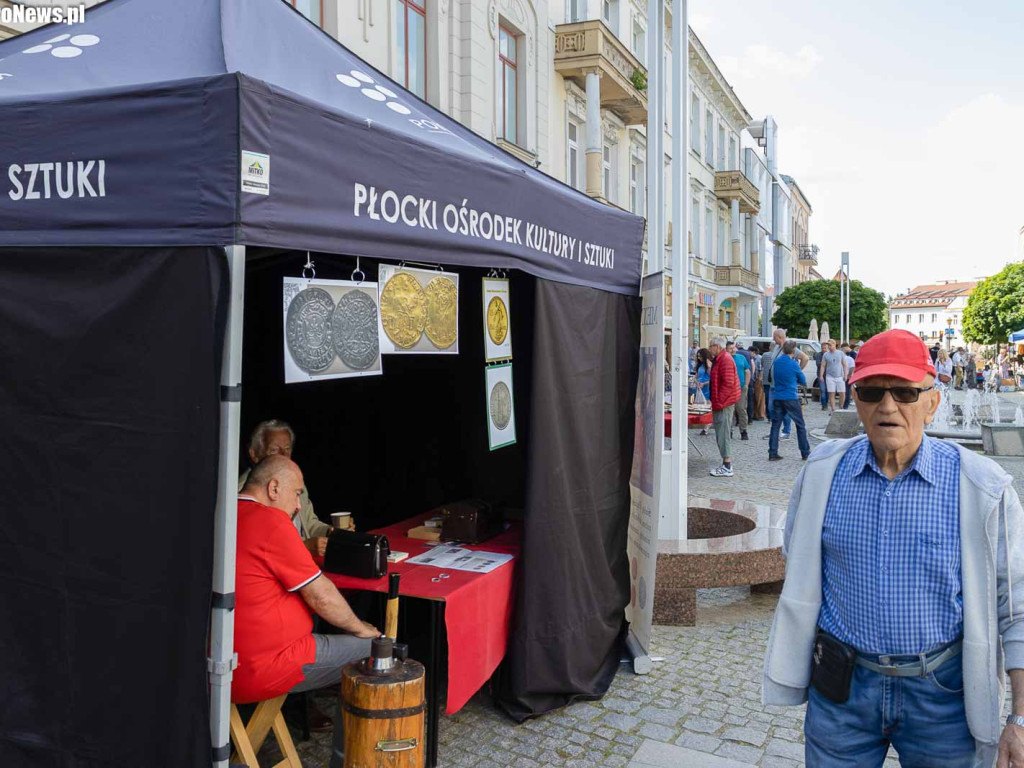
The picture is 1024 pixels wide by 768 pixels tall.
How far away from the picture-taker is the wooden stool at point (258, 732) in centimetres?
304

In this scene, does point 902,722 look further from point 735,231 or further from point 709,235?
point 735,231

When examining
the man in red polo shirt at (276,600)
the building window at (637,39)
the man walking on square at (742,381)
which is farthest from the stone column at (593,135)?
the man in red polo shirt at (276,600)

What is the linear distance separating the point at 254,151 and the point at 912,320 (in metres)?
169

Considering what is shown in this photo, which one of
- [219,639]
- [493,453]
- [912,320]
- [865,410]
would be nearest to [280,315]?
[493,453]

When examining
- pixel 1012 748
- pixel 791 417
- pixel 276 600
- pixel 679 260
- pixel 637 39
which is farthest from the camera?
pixel 637 39

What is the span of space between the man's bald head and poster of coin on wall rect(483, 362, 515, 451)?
4.39 feet

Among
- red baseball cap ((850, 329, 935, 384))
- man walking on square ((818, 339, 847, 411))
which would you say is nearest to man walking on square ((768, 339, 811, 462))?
man walking on square ((818, 339, 847, 411))

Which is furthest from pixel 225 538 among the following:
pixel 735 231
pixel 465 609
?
pixel 735 231

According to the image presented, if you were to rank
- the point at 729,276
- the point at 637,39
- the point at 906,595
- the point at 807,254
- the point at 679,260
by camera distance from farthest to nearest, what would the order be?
the point at 807,254 → the point at 729,276 → the point at 637,39 → the point at 679,260 → the point at 906,595

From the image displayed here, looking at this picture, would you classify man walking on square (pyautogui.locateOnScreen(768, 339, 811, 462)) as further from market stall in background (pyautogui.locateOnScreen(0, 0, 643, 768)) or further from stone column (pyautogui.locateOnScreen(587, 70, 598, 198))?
market stall in background (pyautogui.locateOnScreen(0, 0, 643, 768))

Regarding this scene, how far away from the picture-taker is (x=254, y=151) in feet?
8.21

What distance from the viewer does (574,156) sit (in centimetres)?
2152

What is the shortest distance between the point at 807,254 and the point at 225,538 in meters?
91.4

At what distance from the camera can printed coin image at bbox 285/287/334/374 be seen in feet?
10.2
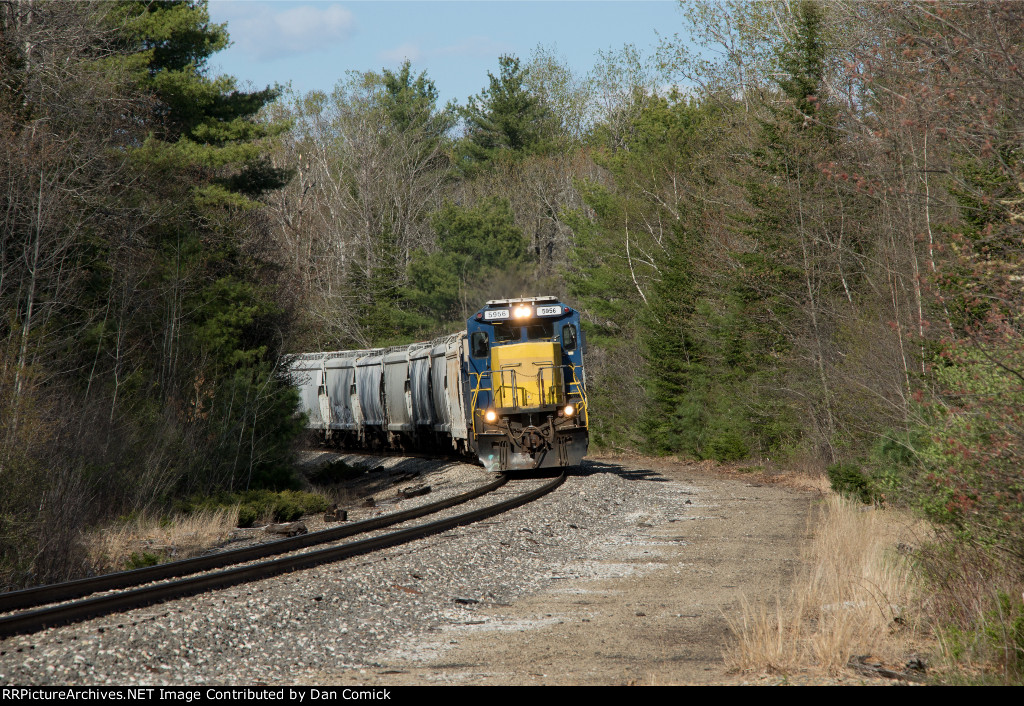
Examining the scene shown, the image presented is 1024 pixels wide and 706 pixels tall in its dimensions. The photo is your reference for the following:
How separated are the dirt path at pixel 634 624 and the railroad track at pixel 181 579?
263cm

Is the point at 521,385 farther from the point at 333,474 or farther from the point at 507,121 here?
the point at 507,121

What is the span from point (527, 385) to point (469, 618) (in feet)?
36.9

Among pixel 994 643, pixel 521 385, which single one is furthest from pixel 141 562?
pixel 994 643

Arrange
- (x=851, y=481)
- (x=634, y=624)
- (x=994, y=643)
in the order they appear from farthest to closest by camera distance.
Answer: (x=851, y=481) < (x=634, y=624) < (x=994, y=643)

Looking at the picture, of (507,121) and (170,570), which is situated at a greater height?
(507,121)

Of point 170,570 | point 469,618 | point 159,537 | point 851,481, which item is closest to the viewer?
point 469,618

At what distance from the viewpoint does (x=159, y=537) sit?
14578mm

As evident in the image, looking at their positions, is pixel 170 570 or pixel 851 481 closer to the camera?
pixel 170 570

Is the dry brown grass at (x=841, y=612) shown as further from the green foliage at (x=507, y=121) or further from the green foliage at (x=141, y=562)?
the green foliage at (x=507, y=121)

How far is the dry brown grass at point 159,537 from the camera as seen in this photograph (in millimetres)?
12727

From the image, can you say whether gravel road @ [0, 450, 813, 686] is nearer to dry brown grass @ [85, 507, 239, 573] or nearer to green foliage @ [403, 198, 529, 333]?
dry brown grass @ [85, 507, 239, 573]

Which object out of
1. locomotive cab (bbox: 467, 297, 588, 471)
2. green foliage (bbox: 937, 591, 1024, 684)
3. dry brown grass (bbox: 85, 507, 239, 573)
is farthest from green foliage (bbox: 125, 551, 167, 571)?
green foliage (bbox: 937, 591, 1024, 684)

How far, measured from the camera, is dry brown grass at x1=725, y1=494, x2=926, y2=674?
6.48 m

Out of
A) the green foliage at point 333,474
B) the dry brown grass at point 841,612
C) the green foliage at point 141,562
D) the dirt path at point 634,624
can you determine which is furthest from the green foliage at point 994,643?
the green foliage at point 333,474
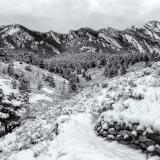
* * * * * * * * *
_Written instruction_. Count the lines of the data above that contain the string "following", treating uppercase and lowercase as different, and reply with only that number.

_Finished answer_. 2